Six are from UP and the two others, from the Department of Agriculture (Philippine Carabao Center) and De La Salle University. Those from UP are Arsenio Balisacan, Carmencita Padilla, Jaime Montoya, Jose Maria Balmaceda, Gavino Trono, and Gisela Concepcion.
The two others are DA/PCC executive director Libertado Cruz and Alvin Culaba of DSLU.
See the full report.
To find out if there was an improvement in electing new members to NAST, I made a search of their publications through the Google Scholar and selected only publications in journals indexed by Science Citation Index (SCI) and Social Sciences Citation Index.
Only 3 of the 8 new NAST members are scientists -- Balisacan, Trono, and Concepcion (see attached Table 1). Of the other five, my search showed that two have only 3 publications each and the last three have no publication each as sole or lead author in SCI-indexed journals. As I have mentioned elsewhere, in 2007, only two of the four elected to NAST membership are scientists.
For comparison, I also attached Table 2 to show a partial list of our leading biologists, who are non-NAST members, and their publications. You will note that the top 3 of the 8 new Academicians have publication performance comparable to the lower third of the 18 non-NAST biologists. All these clearly show the continuing problems with electing new members to NAST discussed in my UP Centennial paper (note importance of Science Citation Index to developing countries) posted here and here.

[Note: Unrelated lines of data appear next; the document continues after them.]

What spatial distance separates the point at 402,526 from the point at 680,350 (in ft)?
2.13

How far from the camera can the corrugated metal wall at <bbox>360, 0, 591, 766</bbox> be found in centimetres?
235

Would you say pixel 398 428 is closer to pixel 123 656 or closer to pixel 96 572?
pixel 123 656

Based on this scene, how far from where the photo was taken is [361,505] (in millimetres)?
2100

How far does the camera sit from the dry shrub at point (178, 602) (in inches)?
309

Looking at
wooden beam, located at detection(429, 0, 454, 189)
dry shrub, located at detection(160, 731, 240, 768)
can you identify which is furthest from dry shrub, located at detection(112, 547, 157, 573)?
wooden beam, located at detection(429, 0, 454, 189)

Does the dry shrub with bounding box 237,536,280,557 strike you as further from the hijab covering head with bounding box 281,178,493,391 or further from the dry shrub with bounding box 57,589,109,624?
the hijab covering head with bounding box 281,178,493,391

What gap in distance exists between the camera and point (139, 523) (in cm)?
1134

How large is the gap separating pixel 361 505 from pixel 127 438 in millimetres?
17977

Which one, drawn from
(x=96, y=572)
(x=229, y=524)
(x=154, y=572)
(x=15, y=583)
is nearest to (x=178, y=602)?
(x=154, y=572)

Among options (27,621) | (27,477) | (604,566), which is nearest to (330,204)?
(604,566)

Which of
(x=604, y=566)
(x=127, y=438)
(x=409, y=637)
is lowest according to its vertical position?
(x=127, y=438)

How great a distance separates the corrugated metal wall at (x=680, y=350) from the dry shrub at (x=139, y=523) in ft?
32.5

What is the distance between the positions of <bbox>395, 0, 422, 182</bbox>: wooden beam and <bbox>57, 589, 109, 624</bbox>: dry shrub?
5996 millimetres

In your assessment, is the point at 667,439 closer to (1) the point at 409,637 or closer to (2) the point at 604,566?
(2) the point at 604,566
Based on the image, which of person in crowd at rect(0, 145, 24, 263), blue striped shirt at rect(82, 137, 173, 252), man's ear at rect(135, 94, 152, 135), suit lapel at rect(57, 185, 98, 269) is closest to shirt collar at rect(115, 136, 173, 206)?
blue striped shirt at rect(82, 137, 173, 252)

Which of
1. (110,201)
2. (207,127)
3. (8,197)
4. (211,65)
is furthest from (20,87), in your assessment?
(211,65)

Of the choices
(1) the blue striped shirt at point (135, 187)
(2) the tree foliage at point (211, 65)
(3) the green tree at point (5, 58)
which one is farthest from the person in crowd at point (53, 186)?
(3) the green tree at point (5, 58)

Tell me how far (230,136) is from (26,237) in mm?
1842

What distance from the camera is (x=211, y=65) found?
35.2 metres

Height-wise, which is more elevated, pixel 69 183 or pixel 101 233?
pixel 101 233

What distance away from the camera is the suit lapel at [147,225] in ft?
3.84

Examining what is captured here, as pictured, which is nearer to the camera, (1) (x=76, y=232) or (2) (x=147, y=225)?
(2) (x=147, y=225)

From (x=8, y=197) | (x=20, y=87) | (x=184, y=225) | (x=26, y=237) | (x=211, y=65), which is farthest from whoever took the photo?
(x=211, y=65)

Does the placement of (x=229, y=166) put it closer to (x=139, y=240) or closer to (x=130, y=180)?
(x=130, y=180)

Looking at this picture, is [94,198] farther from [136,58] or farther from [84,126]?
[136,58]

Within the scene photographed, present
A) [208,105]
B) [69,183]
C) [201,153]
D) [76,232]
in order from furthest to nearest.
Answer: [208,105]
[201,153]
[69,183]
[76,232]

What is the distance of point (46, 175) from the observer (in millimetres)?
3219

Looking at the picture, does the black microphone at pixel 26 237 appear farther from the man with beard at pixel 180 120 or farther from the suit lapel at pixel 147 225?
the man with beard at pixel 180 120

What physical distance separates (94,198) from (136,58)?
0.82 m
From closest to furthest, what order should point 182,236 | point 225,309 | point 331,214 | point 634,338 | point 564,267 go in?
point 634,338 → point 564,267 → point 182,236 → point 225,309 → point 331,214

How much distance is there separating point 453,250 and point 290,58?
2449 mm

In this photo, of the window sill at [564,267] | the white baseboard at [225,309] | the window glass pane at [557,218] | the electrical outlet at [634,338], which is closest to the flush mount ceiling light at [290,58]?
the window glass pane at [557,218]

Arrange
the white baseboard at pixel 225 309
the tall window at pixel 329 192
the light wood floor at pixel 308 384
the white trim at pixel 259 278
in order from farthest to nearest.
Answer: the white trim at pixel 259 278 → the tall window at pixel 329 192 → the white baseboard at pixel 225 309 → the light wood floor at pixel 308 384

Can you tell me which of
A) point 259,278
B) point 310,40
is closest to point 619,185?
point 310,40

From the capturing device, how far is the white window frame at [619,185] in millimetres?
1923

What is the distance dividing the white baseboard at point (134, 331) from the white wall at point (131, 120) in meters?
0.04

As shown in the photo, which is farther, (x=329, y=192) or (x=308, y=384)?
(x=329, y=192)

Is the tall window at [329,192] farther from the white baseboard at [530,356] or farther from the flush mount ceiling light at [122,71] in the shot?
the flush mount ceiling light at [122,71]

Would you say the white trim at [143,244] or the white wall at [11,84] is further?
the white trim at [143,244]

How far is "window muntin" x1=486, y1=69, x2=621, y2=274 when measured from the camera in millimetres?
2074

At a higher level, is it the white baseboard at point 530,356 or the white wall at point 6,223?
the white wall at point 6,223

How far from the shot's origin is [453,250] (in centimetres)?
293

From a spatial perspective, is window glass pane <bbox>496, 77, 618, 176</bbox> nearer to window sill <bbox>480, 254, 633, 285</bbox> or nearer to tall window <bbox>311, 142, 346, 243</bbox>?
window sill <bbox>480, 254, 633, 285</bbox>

They again emphasize why it is important for our science administrators and media people to know the relation between scientific work and national progress. This requires understanding how scientific work leads to national progress. Crucial is technology development, the capability for which is determined by the state of science, and this in turn is measured by the number of scientific publications, the output of research if properly done. Hence, the important role of SCI as an objective indicator in measuring research performance, especially in poor and developing countries.
Let me close this by quoting again Bruce Alberts, former president of US National Academy of Sciences and now editor-in-chief of Science, "Membership in the NAS is a widely recognized sign of excellence in scientific research" and where "each member should serve as a role model for defining excellence in science for the next generation of scientists in his or her field" (PNAS 102: 7405-7406, 2005).
Which leads me to another point, I suppose: I have wanted to pursue further studies in a science field (though some might say that, at 38, I'm too old) but what's kept me from doing so are the lack of information on what's available locally, the costs involved without a scholarship, and my transcript of records being stuck somewhere in the limbo called the University of San Carlos.
Oh, yes, and if the scholarship involves any hassle in processing travel documents later on, then forget it. (You will not believe the *ss-brained policies concerning travel for scholarship recipients in the Philippines.)